DESCRIPTION OF THE TASK: Copy the records from the line containing "How great a distance" through the end of the records, both ends included, and replace "distance" with "gap", changing nothing else.

begin PROVIDED MATERIAL

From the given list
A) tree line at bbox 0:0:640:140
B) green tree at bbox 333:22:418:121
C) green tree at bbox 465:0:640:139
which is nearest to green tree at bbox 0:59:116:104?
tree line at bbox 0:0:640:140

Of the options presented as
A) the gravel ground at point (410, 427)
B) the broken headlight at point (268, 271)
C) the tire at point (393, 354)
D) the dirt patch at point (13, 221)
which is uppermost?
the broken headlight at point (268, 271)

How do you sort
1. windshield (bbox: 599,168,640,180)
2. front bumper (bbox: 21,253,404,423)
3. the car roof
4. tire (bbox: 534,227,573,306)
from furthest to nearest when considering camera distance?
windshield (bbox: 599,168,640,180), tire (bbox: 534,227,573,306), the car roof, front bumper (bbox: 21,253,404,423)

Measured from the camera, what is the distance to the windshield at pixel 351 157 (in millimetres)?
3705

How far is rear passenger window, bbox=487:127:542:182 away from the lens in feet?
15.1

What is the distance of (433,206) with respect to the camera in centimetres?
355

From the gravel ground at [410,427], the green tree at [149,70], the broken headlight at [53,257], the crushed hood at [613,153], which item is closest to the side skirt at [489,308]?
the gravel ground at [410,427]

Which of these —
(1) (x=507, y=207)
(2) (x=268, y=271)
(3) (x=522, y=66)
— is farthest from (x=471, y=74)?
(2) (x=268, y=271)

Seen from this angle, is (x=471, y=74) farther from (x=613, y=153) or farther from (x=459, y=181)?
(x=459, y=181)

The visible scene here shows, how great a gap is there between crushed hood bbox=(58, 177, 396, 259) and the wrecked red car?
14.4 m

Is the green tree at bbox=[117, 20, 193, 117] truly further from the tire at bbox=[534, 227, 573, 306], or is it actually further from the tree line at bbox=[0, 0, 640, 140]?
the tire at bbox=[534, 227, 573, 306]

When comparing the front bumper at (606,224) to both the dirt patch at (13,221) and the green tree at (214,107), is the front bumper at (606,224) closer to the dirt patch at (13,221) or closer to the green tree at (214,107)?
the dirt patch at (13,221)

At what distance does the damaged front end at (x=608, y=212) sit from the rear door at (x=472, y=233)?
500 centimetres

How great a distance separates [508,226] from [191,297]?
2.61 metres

end PROVIDED MATERIAL

EXERCISE SOLUTION:
How great a gap separates [508,226] from [191,297]?
2.61 metres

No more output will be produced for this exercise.